What is Activism For?

This will be a short one, I promise. I just want to take a moment to point to tonight’s huge wins for the Black Lives Matter movement. In Illinois, state attorney Anita Alvarez lost her reelection bid by big margins after gaining notoriety for shielding Chicago police after their killing of Laquan McDonald. In Cuyahoga County, Ohio, it looks like County Prosecutor Tim McGinty will lose his reelection bid too, after coming under fire for refusing to prosecute the killer of 12-year-old Tamir Rice.

Put simply, THIS is what activism is for. The little races are often the ones that matter the most, and local government has in many ways a lot more power over people’s day-to-day lives than the federal government does. Building a protest movement is sometimes deceptively easy, and many movements have failed because of an inability to focus on those places where real change is possible.

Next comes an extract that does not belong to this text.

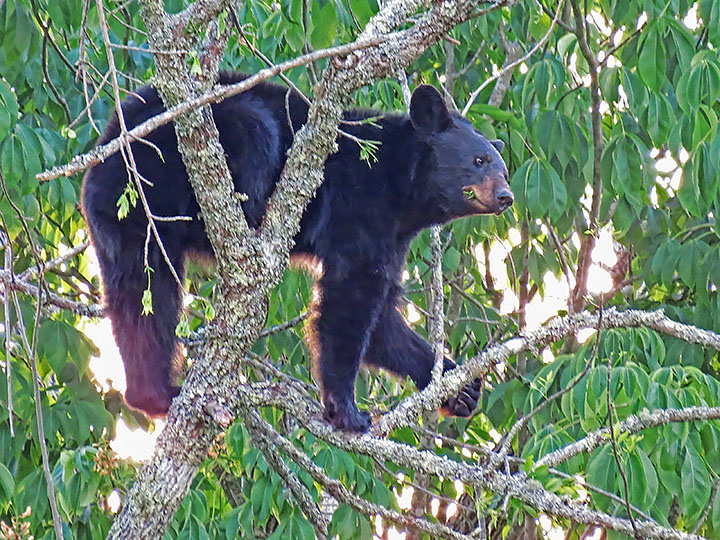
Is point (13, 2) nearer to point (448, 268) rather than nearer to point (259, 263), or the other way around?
point (259, 263)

Black Lives Matter, for all that it is decentralized in its leadership, seems to understand this on a basic level. Their ability to influence the next president more or less ends once the the Democratic primary does, but the problems that BLM seeks to address are primarily state-level problems (ignore the headline and read the whole article – you’ll be glad you did). The vast majority of state- and county-level races have so little public attention that a modest bit of organizing can go a very long way. And those races matter a LOT. DAs and county prosecutors, for example, have practically absolute power over whether police are held accountable for criminal behavior.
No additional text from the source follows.